Ally Financial’s initial public offering last week benefits dealers because Ally expects to be able to compete more aggressively for subprime business after it sheds government ownership.
“Our cost of funds will diminish” without government ownership, Ally CEO Michael Carpenter told Automotive News in a phone interview on April 10.
Ally is moving on several fronts to lower its cost of funds, such as paying off older, higher-interest debt. Another one is dropping government ownership, which imposes an extra layer of regulation. After the IPO, the U.S. Treasury still owns 17 percent of Ally, down from 37 percent before -- a holdover from the auto industry bailout in the last recession.
Ally shares started trading on the New York Stock Exchange on April 10. That makes it far easier for the government to sell its remaining share. The IPO last week consisted of 95 million shares belonging to the U.S. Treasury. The offering raised about $2.4 billion for the government.
Limits on using deposits
One side effect of government ownership is that Ally can’t use bank deposits -- an inexpensive source of funding accessible through its online banking franchise -- to fund riskier loans for customers with credit scores between 620 and 660, the auto lender said. Ally still makes loans to customers in that range, but it has to use more expensive funding sources.

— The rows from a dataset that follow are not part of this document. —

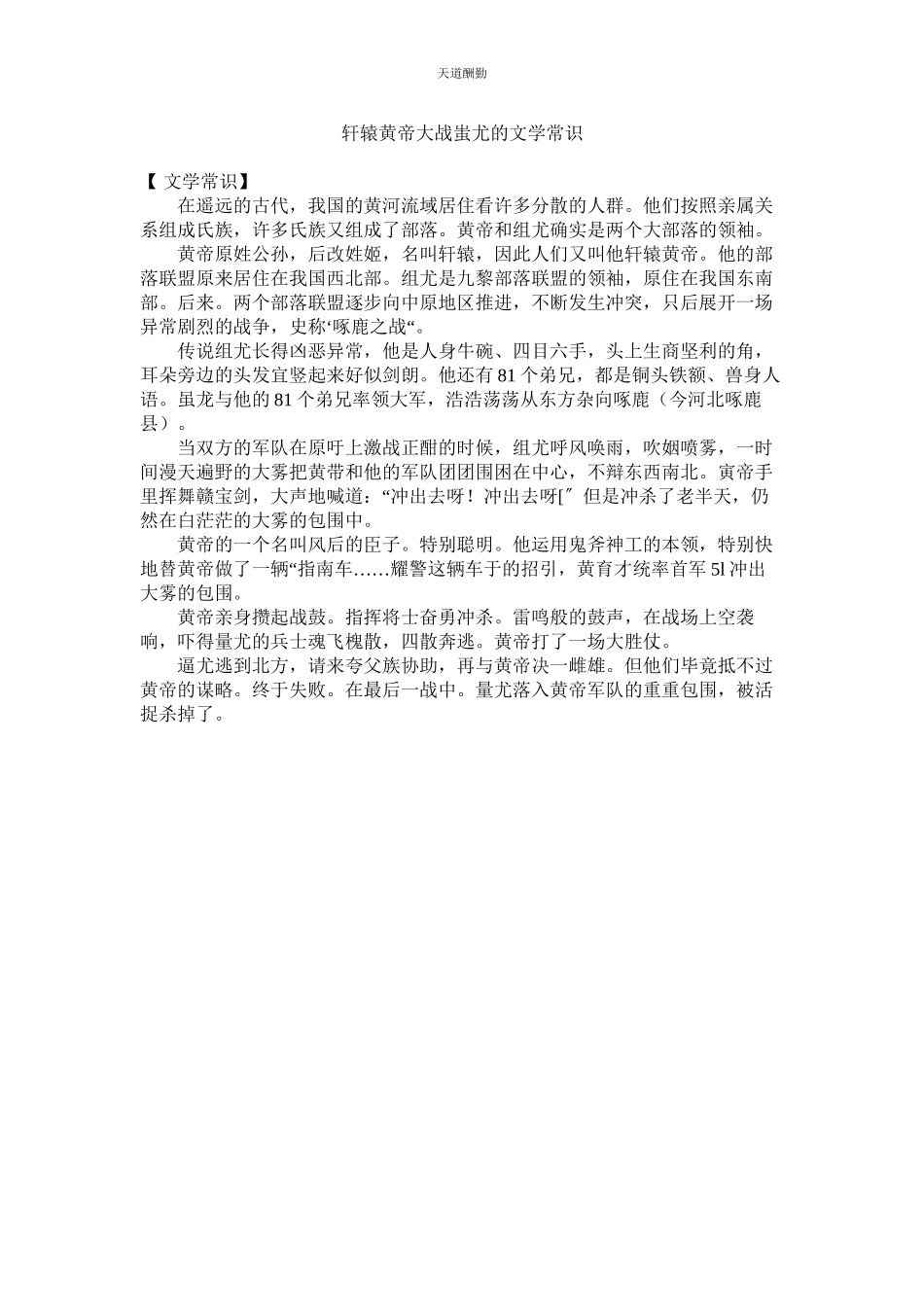 2023年轩辕黄帝大战蚩尤的文学常识.docx_第1页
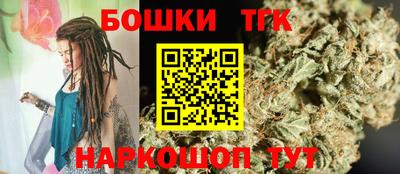 ALPHA PVP Кинель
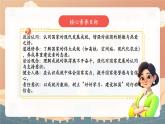 【新教材新課標】部編版二年級上冊道德與法治第16課《祖國，我為您自豪》（第2課時）課件+教案+素材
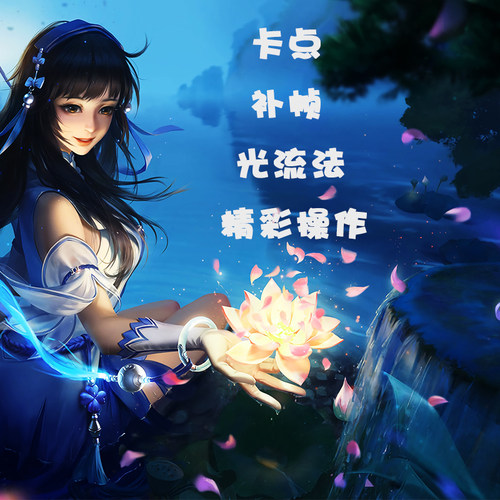 王者荣耀特效剪辑游戏高光瞬间卡点补帧抖音自媒体视频加字幕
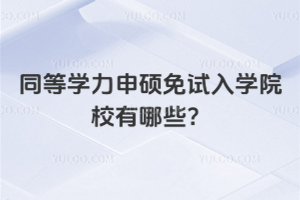 ͬȌW(xu)TԇW(xu)ԺУЩ@ЩW(xu)УHԇW(xu)ԃr(ji)߀ߣ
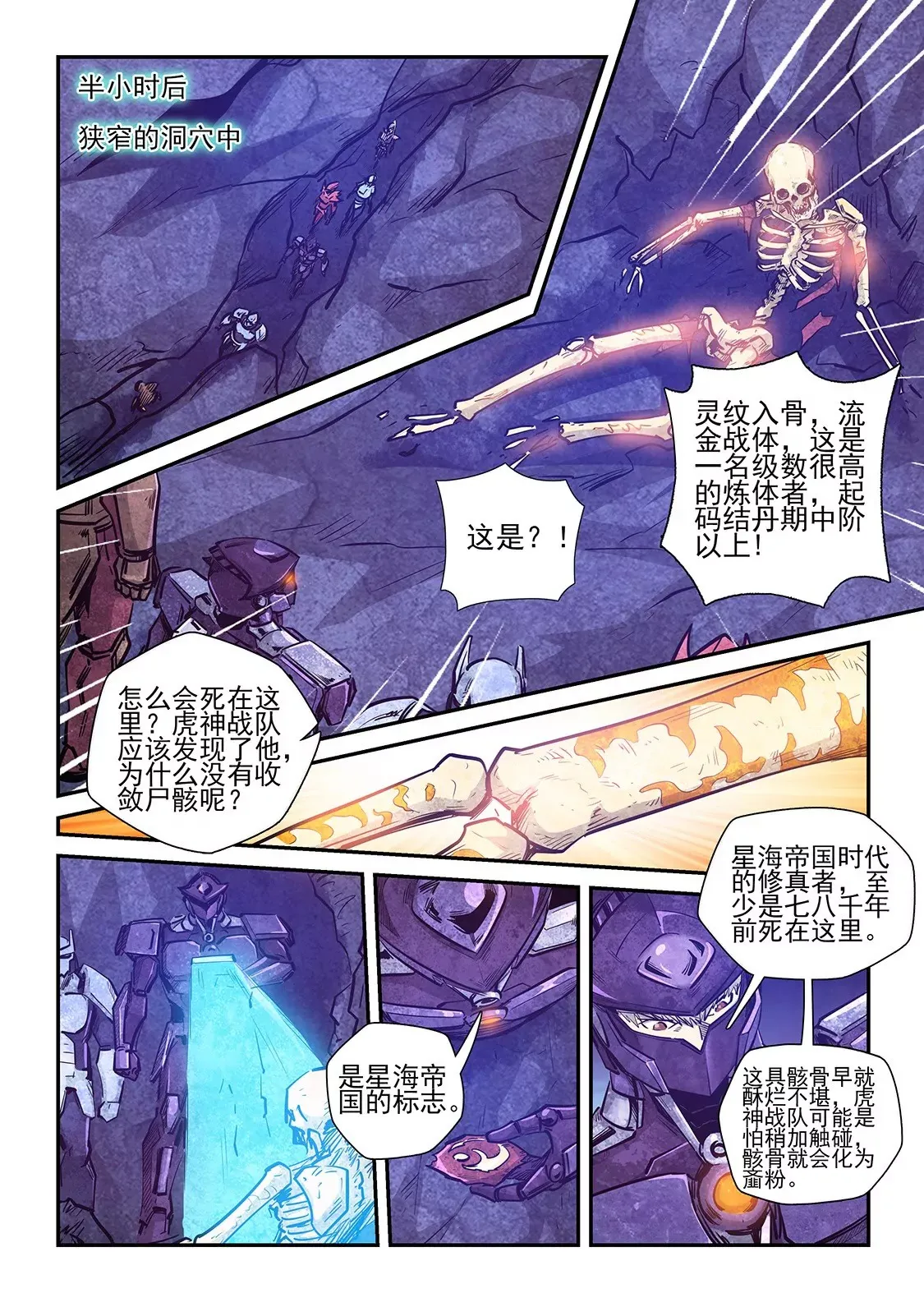第263话 第3页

Credit score ranges differ among companies, but generally, scores between 620 and 660 are at the higher end of the subprime category, sometimes called near prime.
Ally says it’s not planning any sudden moves in subprime. The company said in a filing with the Securities and Exchange Commission that subprime loans currently account for about 11 percent of its outstanding loans.
Spokeswoman Gina Proia said the auto lender is OK with its current mix of prime and subprime.
However, a lower cost of funds would provide Ally with more options. Those include higher margins on subprime business, managing margins to protect its share, or lowering margins to gain share.
“What can the dealer community expect? In many ways, more of the same,” Carpenter said.
“I do think more flexibility going forward, as regulators cut us some slack on below-660” business and “things of that kind,” he said. “Our whole strategy is dealer-centric.”